The Graded Care Profile is an assessment tool designed to help practitioners identify when a child is at risk of neglect.
The Graded Care Profile is an assessment tool that allows practitioners to produce an objective measure of the quality of care given to a child by looking at four key areas: physical, safety, love and esteem.
The assessment is conducted during home visits and identifies the care-givers’ strengths and weaknesses and highlights areas for change.
Research tells us that practitioners feel there is a lack of agreement around what constitutes child neglect and when professionals should intervene (Gardner, 2008).
The Graded Care Profile (GCP) scale was developed by Dr Srivastava, a consultant paediatrician in South Yorkshire, to provide practitioners with an objective way of assessing when inadequate care could put a child at risk of harm.
Trained practitioners conduct home visits to assess the care given to a child across four areas adapted from Maslow’s hierarchy of human needs: physical care, safety, love and esteem (Maslow, 1954).

> DATA SECTION:
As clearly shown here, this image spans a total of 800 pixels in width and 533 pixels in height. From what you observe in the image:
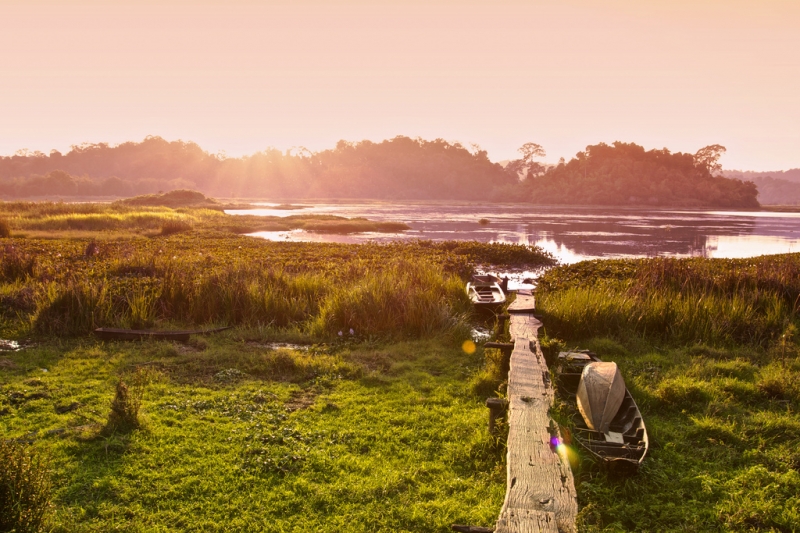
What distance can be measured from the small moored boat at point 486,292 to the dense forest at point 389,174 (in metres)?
87.9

> GOAL 1:
Using the Graded Care Profile text, decide whether each statement agrees with it. Give yes or no for each, with the deciding words of the text quoted exactly.
(a) The assessment is carried out during home visits.
(b) The scale's developer worked in London.
(c) The four areas of care are adapted from Maslow's hierarchy of human needs.
> GOAL 2:
From the Graded Care Profile text, set down the portion starting with "Trained practitioners conduct" and going on through "esteem (Maslow, 1954).".

> FULL OUTPUT 1:
(a) Yes: "The assessment is conducted during home visits"
(b) No: "a consultant paediatrician in South Yorkshire"
(c) Yes: "four areas adapted from Maslow’s hierarchy of human needs"

> FULL OUTPUT 2:
Trained practitioners conduct home visits to assess the care given to a child across four areas adapted from Maslow’s hierarchy of human needs: physical care, safety, love and esteem (Maslow, 1954).